Michael had proved his mettle as a founder, survived his first crisis, and gained an indelible lesson in scaling pains. Now he was ready for a fresh challenge – and it didn’t take long to arrive. Stanford classmate Thomas Yao was seeking a co-founder to join him and MIT PhD Fan Long – a two-time Olympic gold medal winner in informatics and professor at the University of Toronto – and Ming Wu, an 11-year Microsoft Research veteran and Computer Architecture PhD. Their idea was to create a web3 startup focused on data availability, and it wasn’t long before they had a game plan and a name.

AI Meets DA

At the same time as Michael was making his founder’s foray into web3 in earnest, another force was arriving onchain: AI. Web3 developers had been swift to spot the potential for merging artificial intelligence with blockchain, creating open networks for running large AI models. But for all the upsides this marrying of two transformative technologies brings, it also carries a major bottleneck: storage requirements for LLMs are huge, and enabling onchain data verification without compromising scalability and security is complex.

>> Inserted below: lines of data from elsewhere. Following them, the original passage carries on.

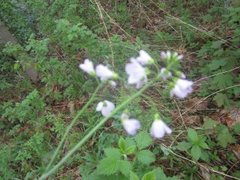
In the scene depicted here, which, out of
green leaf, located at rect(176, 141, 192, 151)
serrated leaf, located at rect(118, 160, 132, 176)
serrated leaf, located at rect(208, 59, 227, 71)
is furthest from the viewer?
serrated leaf, located at rect(208, 59, 227, 71)

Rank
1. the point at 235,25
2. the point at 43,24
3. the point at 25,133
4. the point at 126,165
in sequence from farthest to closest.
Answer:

It was a challenge that called for connecting centralized databases with decentralized nodes tasked with verifying data and making it available to smart contracts. Connecting bifurcated ecosystems, not by breaking down walls but by building bridges to connect them. And here, 0G Labs has had early success, hitting 10 MB/s per node for data delivery – at least 8x faster than incumbent solutions.  Their recent V3 testnet Galileo delivers a 70% throughput increase over the previous testnet and can process up to 2,500 TPS using an optimized CometBFT consensus.

Michal Heinrich’s story so far has been characterized by big moves, both geographically and professionally. But in the blockchain industry, he seems to have found his forever home at the helm of 0G Labs. There’s just a few modifications still to be made before he can settle down and enjoy the view – like demolishing the final walls that separate AI between web2 and web3. He’s on the case.